요청 사항 - 목록의 처음부터 "12.0 inches"이 들어 있는 줄까지의 구간에서 "furthest"를 "farthest"로 고치고, 나머지는 바꾸지 말고 그 구간만 다시 쓰세요. 사진은 답에 넣지 마세요.

(공간 추론 질문 데이터)
╭──

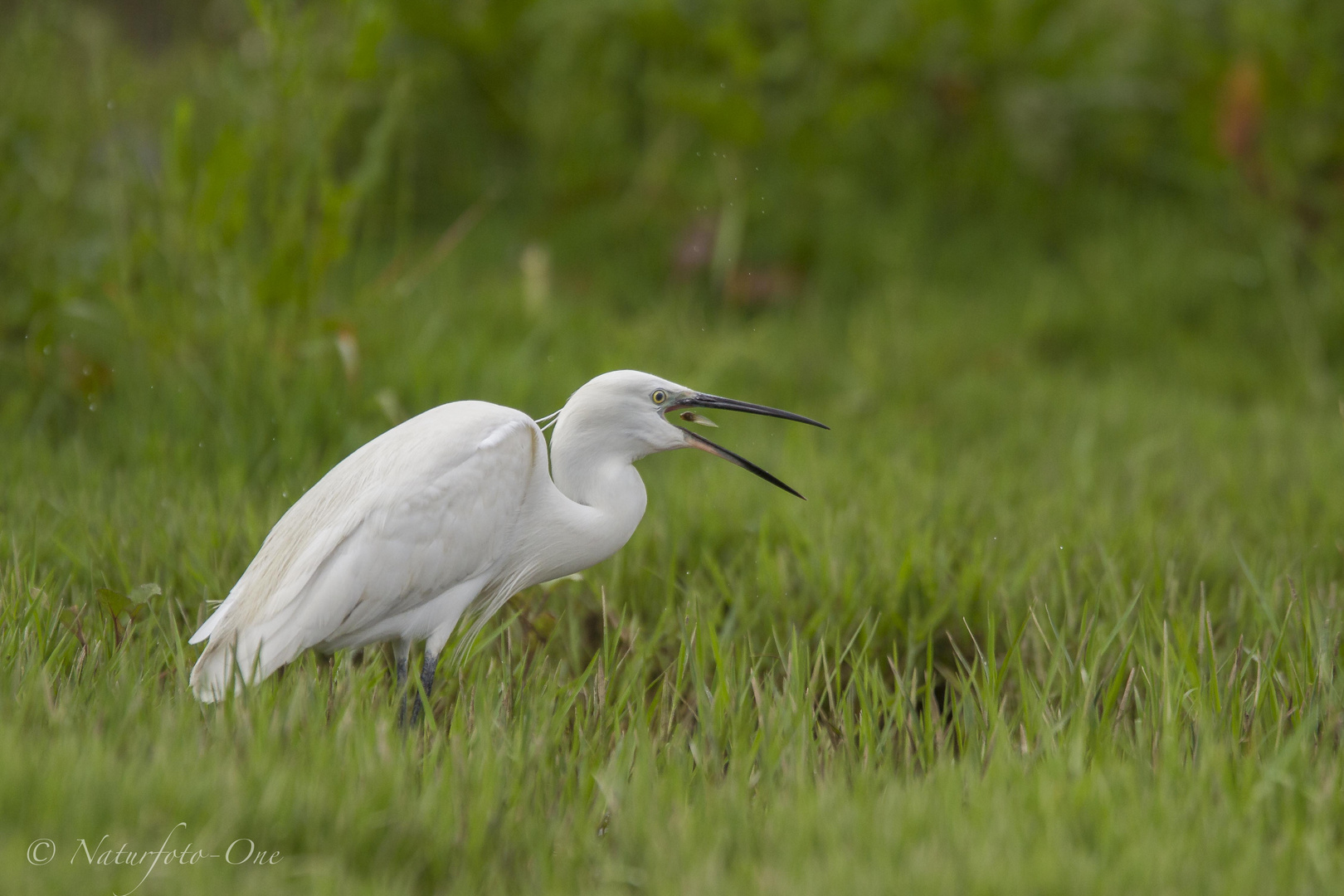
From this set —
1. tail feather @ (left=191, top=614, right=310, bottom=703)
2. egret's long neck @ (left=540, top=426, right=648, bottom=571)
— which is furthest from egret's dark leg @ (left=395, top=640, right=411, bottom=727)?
egret's long neck @ (left=540, top=426, right=648, bottom=571)

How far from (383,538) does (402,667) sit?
12.0 inches

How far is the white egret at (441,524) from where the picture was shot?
2.14 m

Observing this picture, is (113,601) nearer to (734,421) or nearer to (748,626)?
(748,626)

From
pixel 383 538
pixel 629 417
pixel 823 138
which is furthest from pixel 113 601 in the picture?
pixel 823 138

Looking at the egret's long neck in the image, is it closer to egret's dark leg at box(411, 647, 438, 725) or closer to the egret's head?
the egret's head

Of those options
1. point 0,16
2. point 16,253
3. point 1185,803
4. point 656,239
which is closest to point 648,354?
point 656,239

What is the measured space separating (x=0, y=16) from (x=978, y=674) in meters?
6.13

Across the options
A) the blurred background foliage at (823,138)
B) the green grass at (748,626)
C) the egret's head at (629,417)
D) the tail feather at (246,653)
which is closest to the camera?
the green grass at (748,626)

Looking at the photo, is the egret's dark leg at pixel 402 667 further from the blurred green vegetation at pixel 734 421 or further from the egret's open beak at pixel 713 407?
the egret's open beak at pixel 713 407

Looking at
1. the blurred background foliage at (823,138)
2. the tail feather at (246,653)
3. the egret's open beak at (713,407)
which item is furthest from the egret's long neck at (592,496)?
the blurred background foliage at (823,138)

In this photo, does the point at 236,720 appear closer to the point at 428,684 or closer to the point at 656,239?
the point at 428,684

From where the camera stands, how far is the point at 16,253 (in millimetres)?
3914

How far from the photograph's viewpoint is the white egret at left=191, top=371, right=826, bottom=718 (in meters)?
2.14

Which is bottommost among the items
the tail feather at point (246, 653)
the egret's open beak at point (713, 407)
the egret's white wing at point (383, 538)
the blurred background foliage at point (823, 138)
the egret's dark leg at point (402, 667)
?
the egret's dark leg at point (402, 667)
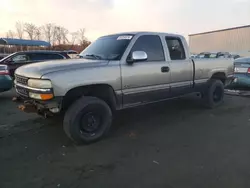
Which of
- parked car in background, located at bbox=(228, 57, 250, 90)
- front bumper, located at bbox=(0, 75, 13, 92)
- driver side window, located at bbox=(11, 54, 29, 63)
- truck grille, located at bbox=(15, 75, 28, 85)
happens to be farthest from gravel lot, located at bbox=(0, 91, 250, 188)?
driver side window, located at bbox=(11, 54, 29, 63)

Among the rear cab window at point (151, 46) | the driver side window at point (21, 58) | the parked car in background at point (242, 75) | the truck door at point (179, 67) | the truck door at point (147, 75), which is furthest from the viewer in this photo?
the driver side window at point (21, 58)

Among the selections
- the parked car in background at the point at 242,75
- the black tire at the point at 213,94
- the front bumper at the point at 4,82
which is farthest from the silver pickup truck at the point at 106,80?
the front bumper at the point at 4,82

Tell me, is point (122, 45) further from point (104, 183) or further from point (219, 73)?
point (219, 73)

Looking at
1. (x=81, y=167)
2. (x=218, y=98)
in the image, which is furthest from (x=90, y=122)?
(x=218, y=98)

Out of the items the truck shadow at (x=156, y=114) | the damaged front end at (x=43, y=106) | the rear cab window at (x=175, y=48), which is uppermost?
the rear cab window at (x=175, y=48)

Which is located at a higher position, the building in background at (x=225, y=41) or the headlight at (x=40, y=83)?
the building in background at (x=225, y=41)

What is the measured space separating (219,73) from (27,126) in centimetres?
516

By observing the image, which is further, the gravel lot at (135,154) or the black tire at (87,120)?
the black tire at (87,120)

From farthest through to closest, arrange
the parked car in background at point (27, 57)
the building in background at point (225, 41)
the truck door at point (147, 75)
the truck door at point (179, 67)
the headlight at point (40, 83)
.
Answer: the building in background at point (225, 41) < the parked car in background at point (27, 57) < the truck door at point (179, 67) < the truck door at point (147, 75) < the headlight at point (40, 83)

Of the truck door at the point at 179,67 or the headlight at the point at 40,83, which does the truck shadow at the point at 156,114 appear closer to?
the truck door at the point at 179,67

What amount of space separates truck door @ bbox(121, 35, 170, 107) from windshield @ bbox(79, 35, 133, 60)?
7.2 inches

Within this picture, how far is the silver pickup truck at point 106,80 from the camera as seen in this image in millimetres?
3654

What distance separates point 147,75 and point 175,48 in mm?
1296

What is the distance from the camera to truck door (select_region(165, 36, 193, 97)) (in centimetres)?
520
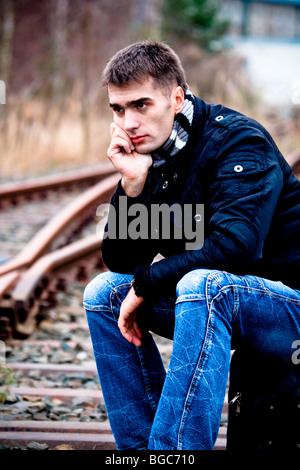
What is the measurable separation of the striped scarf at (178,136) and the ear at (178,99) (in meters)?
0.01

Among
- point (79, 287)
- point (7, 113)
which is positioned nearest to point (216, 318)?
point (79, 287)

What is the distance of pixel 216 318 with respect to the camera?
1909 mm

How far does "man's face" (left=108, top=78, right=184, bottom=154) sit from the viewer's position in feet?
7.43

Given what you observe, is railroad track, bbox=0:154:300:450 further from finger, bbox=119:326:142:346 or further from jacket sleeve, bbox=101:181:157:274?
jacket sleeve, bbox=101:181:157:274

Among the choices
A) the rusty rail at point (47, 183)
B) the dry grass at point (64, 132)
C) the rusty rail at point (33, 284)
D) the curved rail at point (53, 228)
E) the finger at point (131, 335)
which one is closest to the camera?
the finger at point (131, 335)

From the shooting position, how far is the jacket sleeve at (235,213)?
202cm

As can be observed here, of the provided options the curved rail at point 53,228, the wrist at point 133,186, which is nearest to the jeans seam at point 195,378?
the wrist at point 133,186

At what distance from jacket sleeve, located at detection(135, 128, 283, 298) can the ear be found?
237 mm

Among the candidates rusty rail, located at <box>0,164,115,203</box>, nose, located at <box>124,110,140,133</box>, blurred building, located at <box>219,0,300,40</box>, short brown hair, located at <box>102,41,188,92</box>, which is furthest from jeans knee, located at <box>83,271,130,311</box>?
blurred building, located at <box>219,0,300,40</box>

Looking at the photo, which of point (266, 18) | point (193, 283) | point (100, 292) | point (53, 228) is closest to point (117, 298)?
point (100, 292)

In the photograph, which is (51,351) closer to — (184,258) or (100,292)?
(100,292)

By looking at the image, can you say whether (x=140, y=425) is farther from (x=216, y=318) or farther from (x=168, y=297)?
(x=216, y=318)

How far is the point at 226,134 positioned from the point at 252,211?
0.33 metres

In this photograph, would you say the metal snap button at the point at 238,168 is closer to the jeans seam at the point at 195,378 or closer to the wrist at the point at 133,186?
the wrist at the point at 133,186
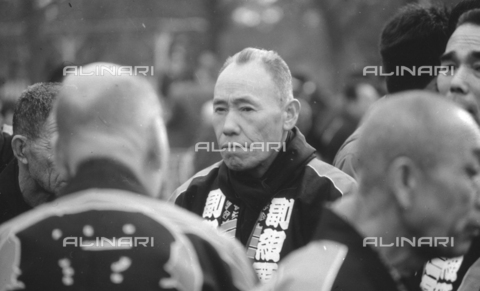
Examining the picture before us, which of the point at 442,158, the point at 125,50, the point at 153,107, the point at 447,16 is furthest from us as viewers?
the point at 125,50

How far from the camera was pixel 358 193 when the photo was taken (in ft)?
5.11

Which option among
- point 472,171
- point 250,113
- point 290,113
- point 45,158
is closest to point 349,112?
point 290,113

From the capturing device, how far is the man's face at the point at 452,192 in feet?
4.85

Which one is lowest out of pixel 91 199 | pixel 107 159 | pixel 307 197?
pixel 307 197

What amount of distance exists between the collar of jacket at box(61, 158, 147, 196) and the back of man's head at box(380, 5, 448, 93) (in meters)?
1.78

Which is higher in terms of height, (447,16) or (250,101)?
(447,16)

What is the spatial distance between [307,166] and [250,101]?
0.40 m

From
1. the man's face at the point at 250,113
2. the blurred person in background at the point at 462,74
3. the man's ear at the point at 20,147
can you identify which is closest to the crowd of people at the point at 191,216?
the blurred person in background at the point at 462,74

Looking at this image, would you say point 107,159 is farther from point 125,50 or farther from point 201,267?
point 125,50

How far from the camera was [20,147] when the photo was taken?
2777 millimetres

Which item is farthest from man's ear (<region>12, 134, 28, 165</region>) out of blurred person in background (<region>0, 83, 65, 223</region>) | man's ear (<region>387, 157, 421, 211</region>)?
man's ear (<region>387, 157, 421, 211</region>)

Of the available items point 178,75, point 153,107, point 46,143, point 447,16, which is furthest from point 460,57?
point 178,75

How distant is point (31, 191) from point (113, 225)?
1.41 m

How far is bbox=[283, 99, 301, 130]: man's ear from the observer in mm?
2822
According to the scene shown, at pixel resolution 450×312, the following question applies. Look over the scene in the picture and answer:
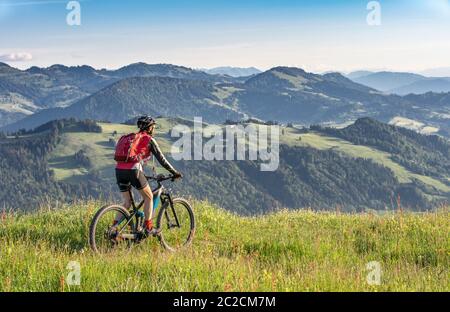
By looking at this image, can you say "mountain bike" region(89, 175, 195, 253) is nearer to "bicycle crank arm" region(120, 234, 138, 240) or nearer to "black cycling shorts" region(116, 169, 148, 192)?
"bicycle crank arm" region(120, 234, 138, 240)

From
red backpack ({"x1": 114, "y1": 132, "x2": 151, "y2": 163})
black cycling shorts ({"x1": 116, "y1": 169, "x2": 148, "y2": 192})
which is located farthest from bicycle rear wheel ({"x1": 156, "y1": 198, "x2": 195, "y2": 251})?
red backpack ({"x1": 114, "y1": 132, "x2": 151, "y2": 163})

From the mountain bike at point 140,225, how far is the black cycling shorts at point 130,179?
1.22 feet

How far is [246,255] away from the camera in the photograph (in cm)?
1075

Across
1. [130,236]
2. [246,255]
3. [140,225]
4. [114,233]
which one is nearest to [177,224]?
[140,225]

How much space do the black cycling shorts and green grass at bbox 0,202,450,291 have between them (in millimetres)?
1397

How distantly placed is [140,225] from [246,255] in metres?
2.49

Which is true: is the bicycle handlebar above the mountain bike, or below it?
above

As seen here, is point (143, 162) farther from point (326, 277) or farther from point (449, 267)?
point (449, 267)

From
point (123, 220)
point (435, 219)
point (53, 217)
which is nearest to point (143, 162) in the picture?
point (123, 220)

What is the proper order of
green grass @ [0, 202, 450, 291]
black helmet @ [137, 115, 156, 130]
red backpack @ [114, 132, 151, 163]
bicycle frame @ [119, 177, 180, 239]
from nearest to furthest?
green grass @ [0, 202, 450, 291]
red backpack @ [114, 132, 151, 163]
black helmet @ [137, 115, 156, 130]
bicycle frame @ [119, 177, 180, 239]

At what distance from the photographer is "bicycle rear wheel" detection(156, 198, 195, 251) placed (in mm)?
11953

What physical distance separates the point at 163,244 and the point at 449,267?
6.06 meters

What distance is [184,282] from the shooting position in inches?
272

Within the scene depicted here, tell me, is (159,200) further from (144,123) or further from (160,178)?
(144,123)
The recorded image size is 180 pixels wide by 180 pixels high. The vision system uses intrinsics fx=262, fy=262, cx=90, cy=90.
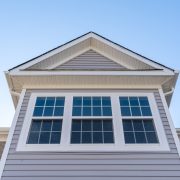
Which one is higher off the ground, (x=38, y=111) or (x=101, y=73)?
(x=101, y=73)

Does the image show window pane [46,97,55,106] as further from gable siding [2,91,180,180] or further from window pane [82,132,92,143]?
gable siding [2,91,180,180]

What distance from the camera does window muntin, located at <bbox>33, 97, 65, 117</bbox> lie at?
6.92 metres

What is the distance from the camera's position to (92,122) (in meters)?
6.68

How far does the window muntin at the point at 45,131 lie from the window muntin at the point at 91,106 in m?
0.61

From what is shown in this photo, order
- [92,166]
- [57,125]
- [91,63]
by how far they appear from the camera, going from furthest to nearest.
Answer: [91,63] → [57,125] → [92,166]

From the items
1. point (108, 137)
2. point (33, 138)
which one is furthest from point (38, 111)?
point (108, 137)

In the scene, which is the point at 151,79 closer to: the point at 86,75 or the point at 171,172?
the point at 86,75

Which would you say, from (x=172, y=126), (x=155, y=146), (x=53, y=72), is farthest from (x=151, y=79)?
(x=53, y=72)

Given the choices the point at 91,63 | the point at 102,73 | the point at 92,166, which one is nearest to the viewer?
the point at 92,166

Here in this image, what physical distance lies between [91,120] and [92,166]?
55.5 inches

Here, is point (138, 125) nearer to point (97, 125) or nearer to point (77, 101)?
point (97, 125)

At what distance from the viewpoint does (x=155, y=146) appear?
6.04 meters

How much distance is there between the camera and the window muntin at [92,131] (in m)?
6.21

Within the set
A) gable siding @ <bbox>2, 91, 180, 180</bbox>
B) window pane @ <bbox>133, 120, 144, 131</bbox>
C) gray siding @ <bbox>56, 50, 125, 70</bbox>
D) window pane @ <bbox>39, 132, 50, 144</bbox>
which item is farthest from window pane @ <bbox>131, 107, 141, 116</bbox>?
window pane @ <bbox>39, 132, 50, 144</bbox>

╰──

연습 결과물 -
From this set —
1. tail feather @ (left=191, top=614, right=310, bottom=703)
2. egret's long neck @ (left=540, top=426, right=648, bottom=571)
— which is farthest from egret's dark leg @ (left=395, top=640, right=411, bottom=727)?
egret's long neck @ (left=540, top=426, right=648, bottom=571)

How far from (383,538) does (402,667) sit?
12.0 inches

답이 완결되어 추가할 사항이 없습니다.